The numbers back up the praise. Szoboszlai had already reached eight goals and nine assists in 49 appearances last season, a good return that still left room for improvement. Slot wanted more from him. This season he has delivered it, with 13 goals and 12 assists, plus a set-piece record that has become part of his value. He scored spectacular free kicks against Marseille, AFC Bournemouth and Manchester City, then added a 30-yard strike in a 1-0 win over Arsenal that was described as Liverpool’s goal of the season.
He has also done the work that does not always show up in highlight reels. The season began with Szoboszlai in a double pivot because Ryan Gravenberch was suspended, with Florian Wirtz operating at No 10. When injury problems hit right-back, Szoboszlai was pushed there for Liverpool’s second league game against Newcastle. Later, after nine defeats in 12 matches, Slot moved him to the right of midfield to restore defensive stability. In each version of the team, he kept doing enough to matter.
That versatility is part of the reason his season stands out, but it is also the friction point.
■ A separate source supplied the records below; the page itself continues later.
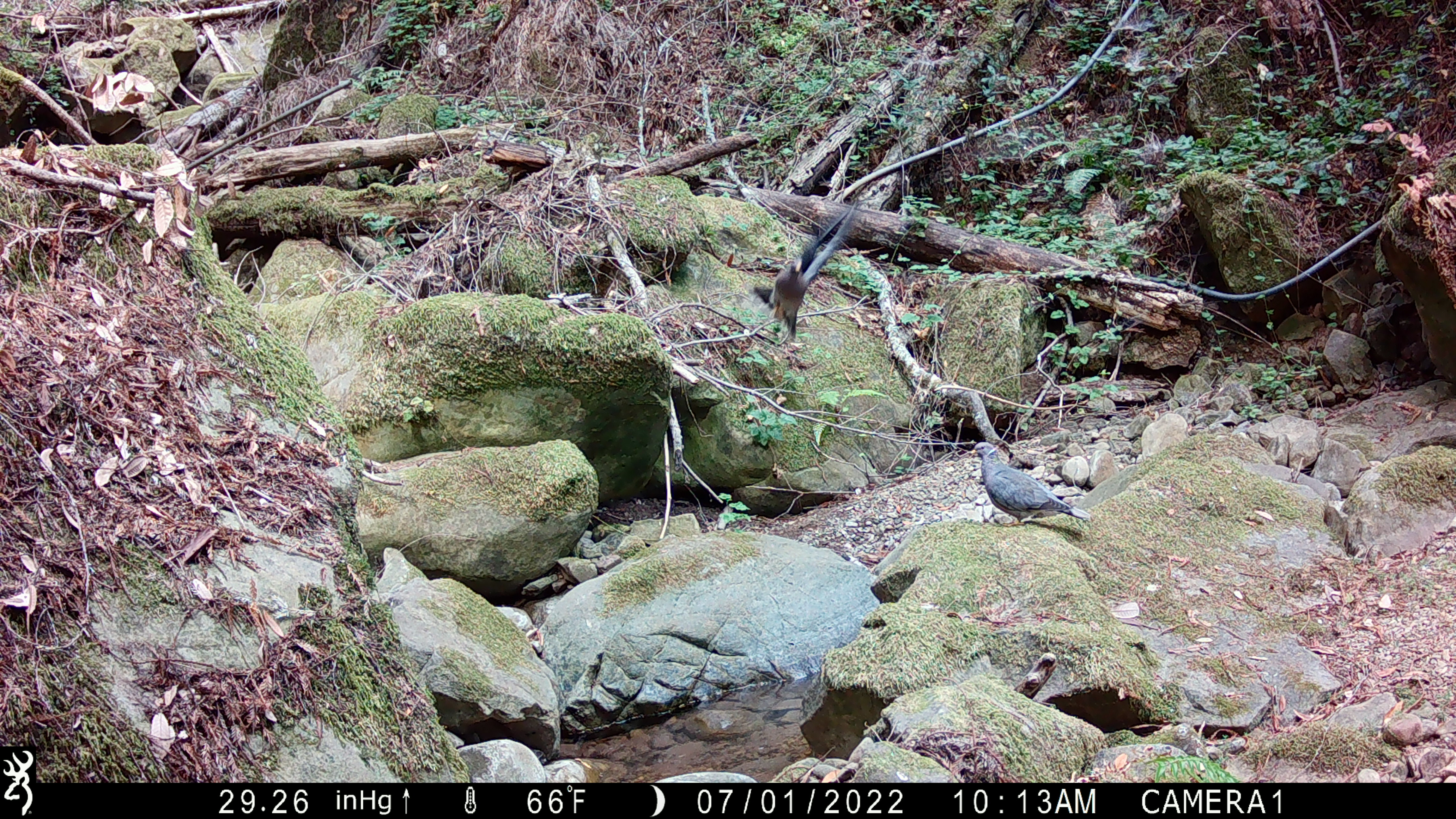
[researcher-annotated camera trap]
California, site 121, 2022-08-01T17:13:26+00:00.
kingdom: Animalia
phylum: Chordata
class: Aves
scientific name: Aves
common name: bird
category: unknown bird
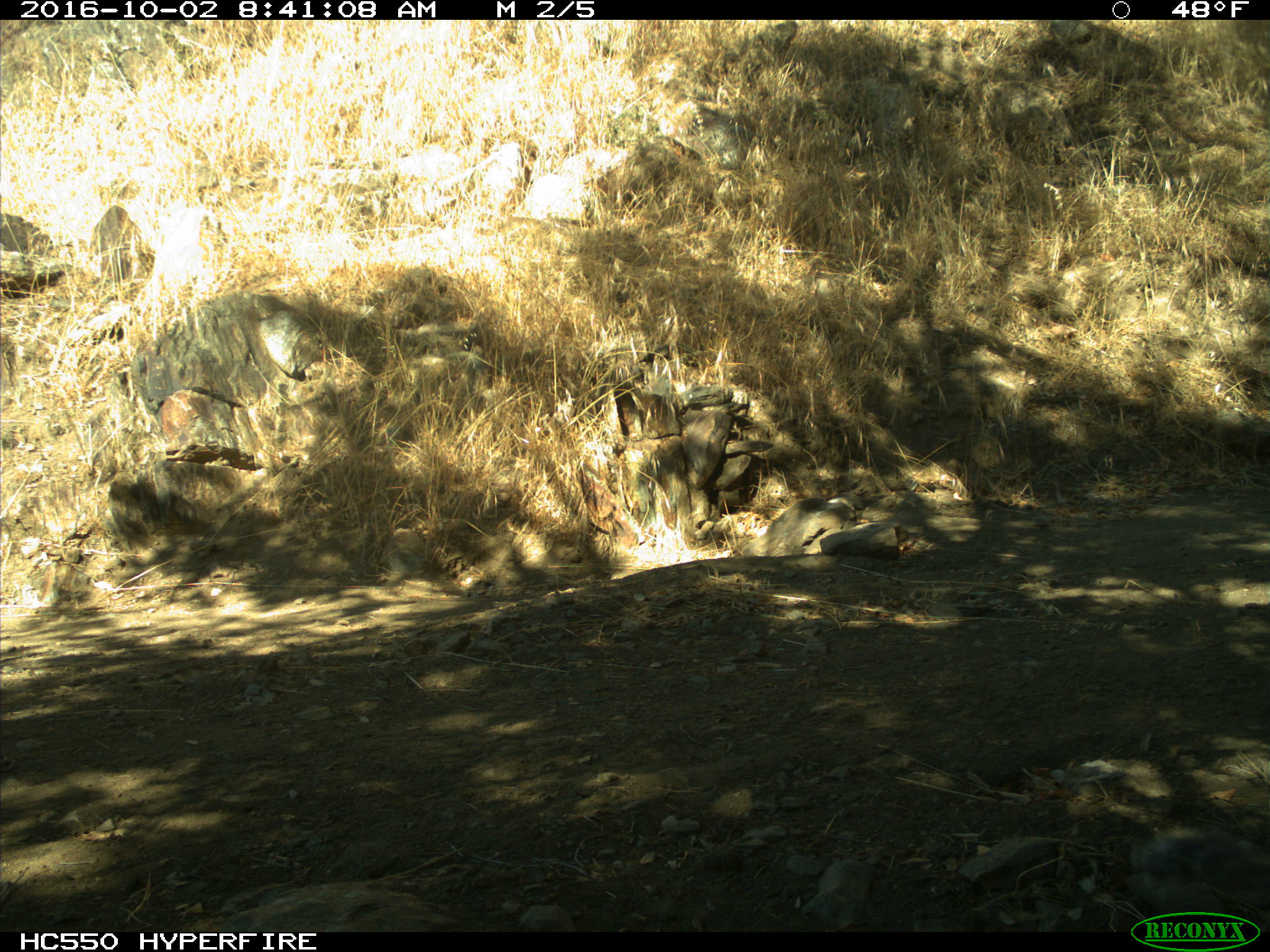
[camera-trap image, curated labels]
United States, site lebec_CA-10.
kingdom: Animalia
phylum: Chordata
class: Mammalia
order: Rodentia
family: Sciuridae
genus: Sciurus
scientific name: Sciurus carolinensis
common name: eastern gray squirrel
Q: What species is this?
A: Sciurus carolinensis (eastern gray squirrel).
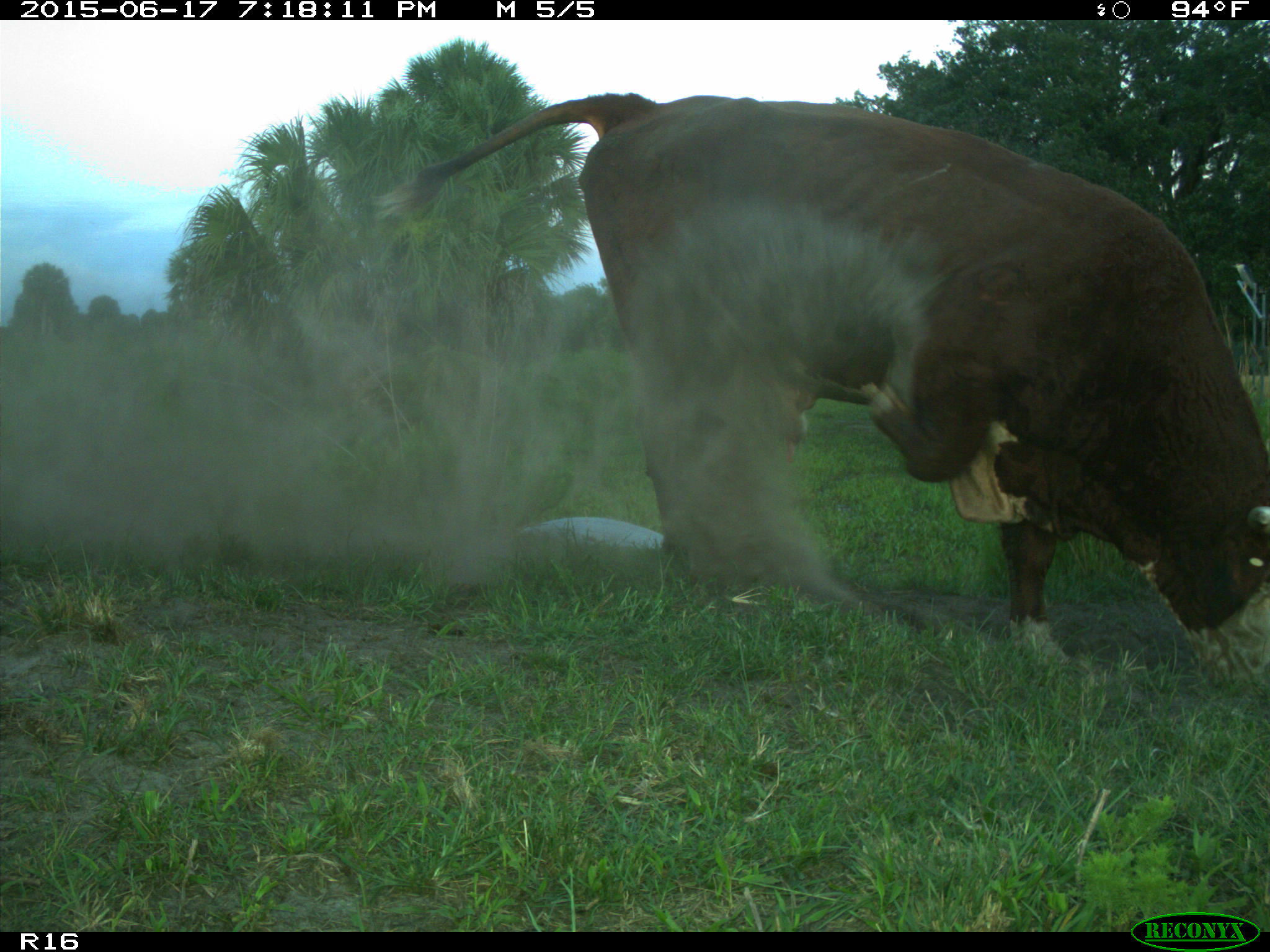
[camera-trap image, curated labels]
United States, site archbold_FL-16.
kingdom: Animalia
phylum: Chordata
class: Mammalia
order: Artiodactyla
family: Bovidae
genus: Bos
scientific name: Bos taurus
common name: domestic cow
Bos taurus (domestic cow).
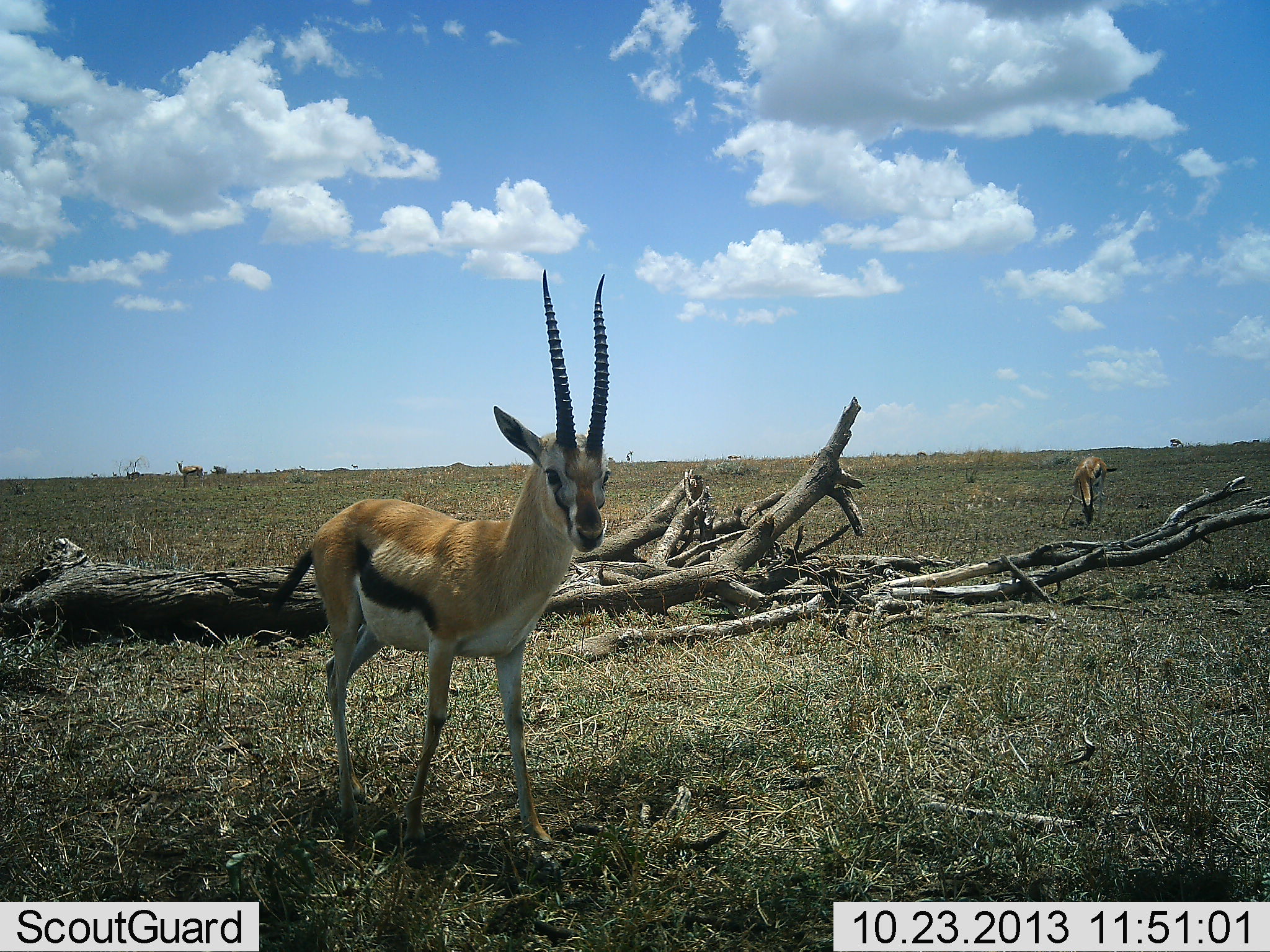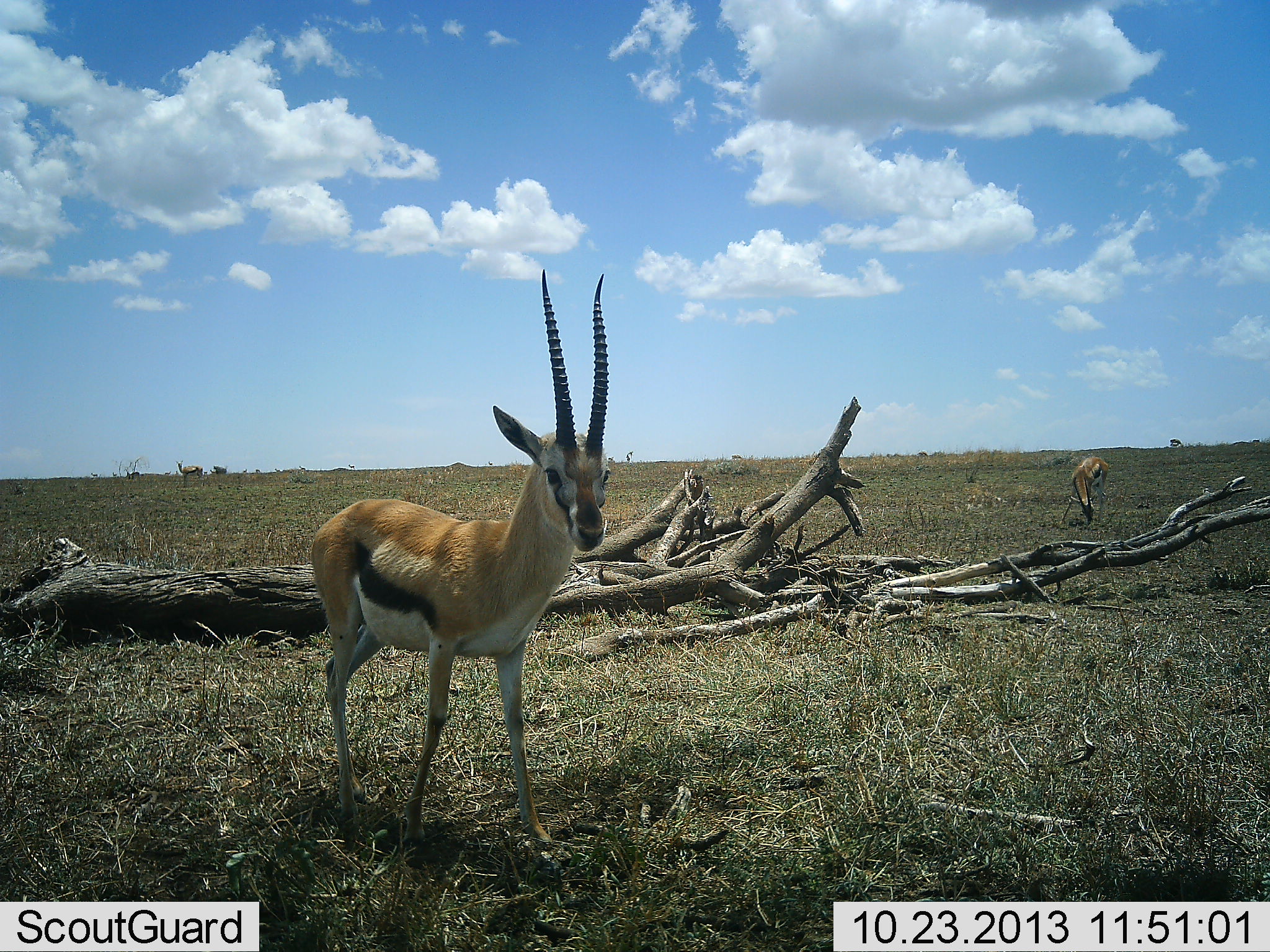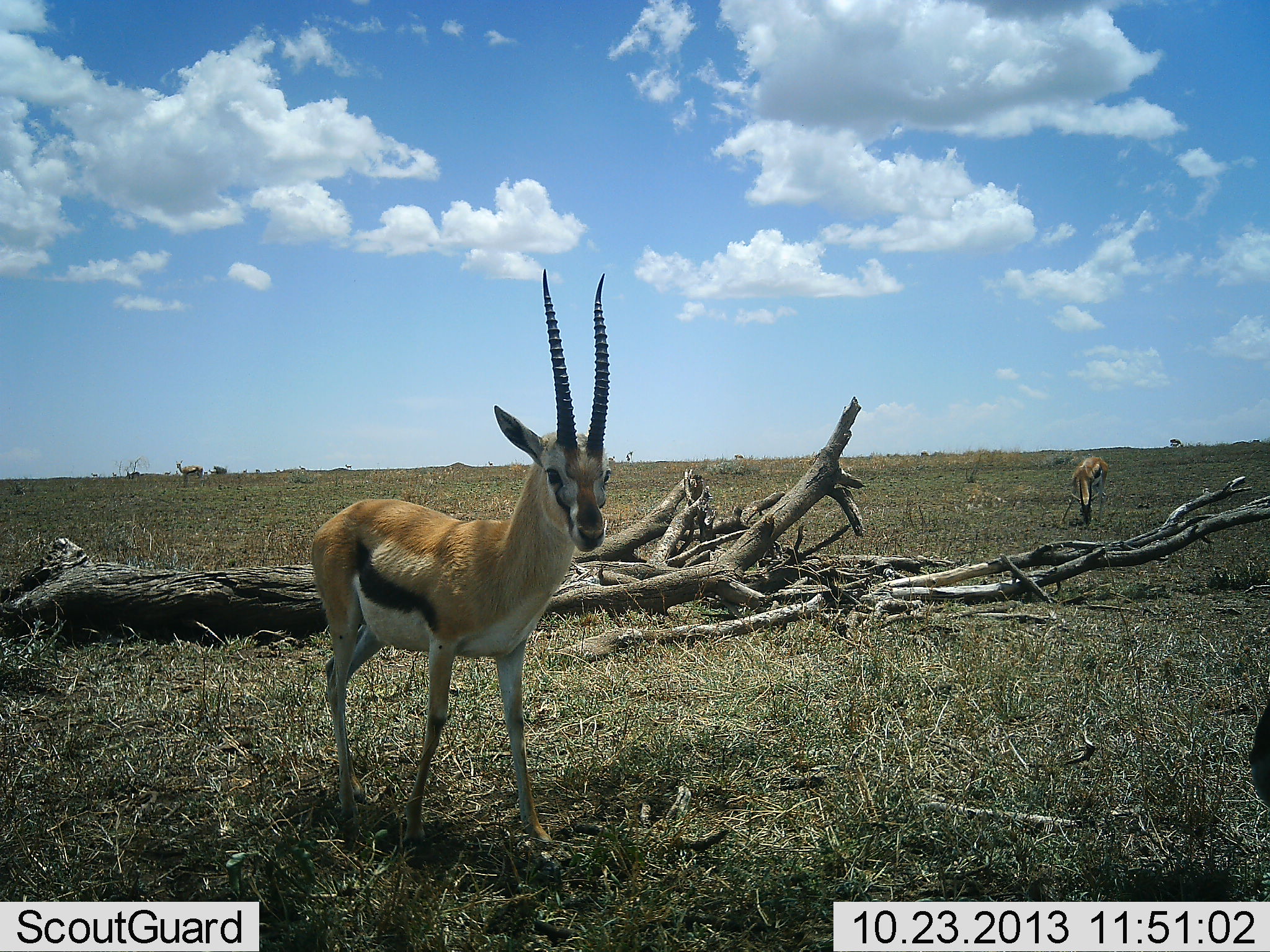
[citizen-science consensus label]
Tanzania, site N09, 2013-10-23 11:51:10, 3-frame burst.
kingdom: Animalia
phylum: Chordata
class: Mammalia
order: Artiodactyla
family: Bovidae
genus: Eudorcas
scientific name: Eudorcas thomsonii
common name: thomson's gazelle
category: gazellethomsons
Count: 2.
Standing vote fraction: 90%.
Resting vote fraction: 0%.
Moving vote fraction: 20%.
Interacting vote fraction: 0%.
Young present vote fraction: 0%.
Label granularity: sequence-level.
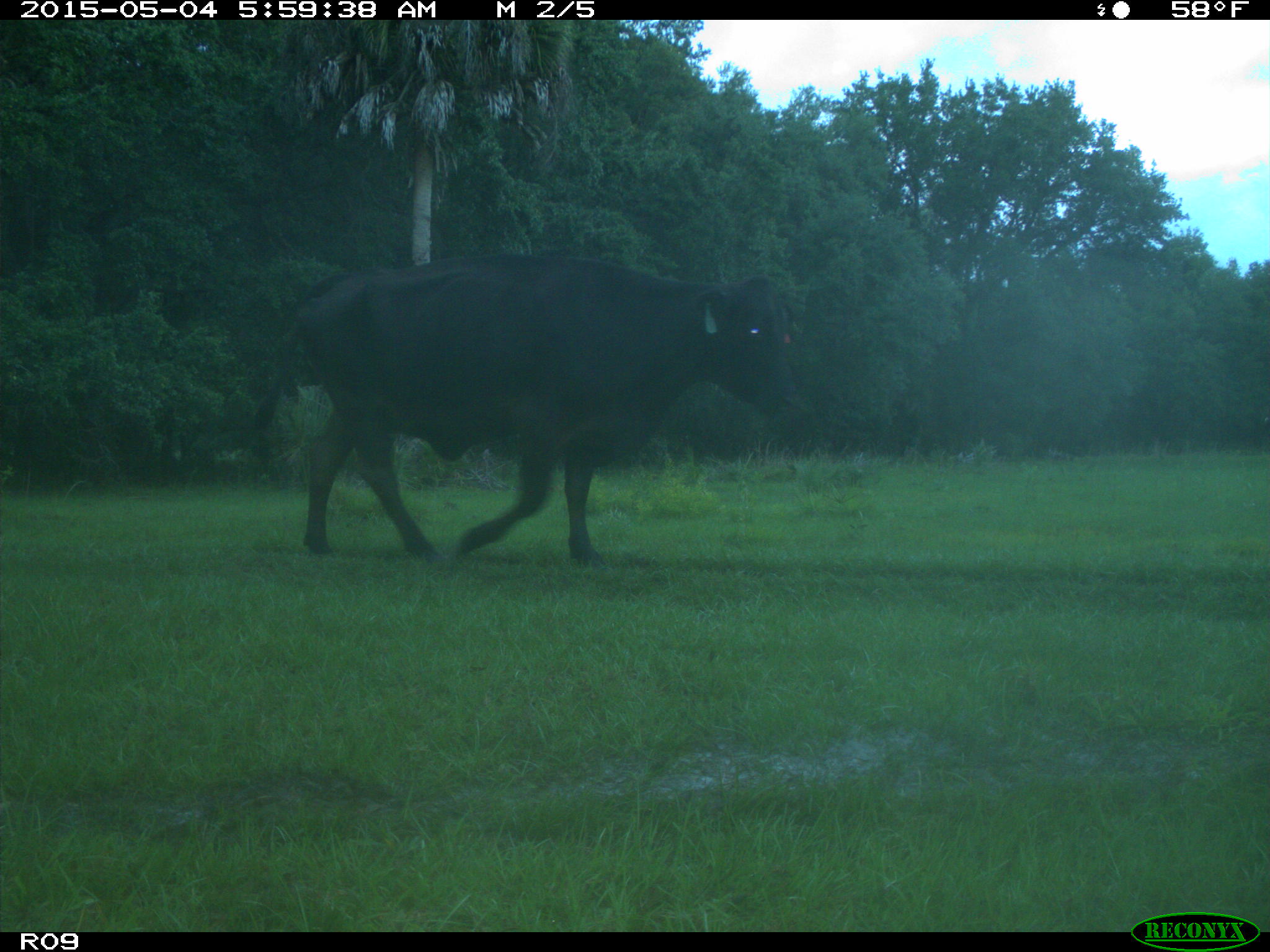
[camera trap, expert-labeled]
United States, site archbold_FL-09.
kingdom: Animalia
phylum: Chordata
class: Mammalia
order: Artiodactyla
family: Bovidae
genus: Bos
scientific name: Bos taurus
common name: domestic cow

Liverpool’s structure shifted again and again, and Szoboszlai became more indispensable every time it did. He began the year as a flexible answer to suspension and injury, then ended it as the player the team leaned on most when the form dipped and the system changed around him.
His February run underlined the point. After Liverpool’s 3-0 win over Brighton & Hove Albion in the FA Cup, Szoboszlai had scored his fifth goal in eight matches, a burst that showed he was not only filling gaps but driving results. By March, when he celebrated after scoring against Tottenham, the case for him as Liverpool’s standout of 2025-26 was already hard to argue against. The unresolved question is whether Slot keeps asking him to do all of this if Liverpool change shape again next season, or whether Szoboszlai’s best role is still the one the team has not had time to settle on.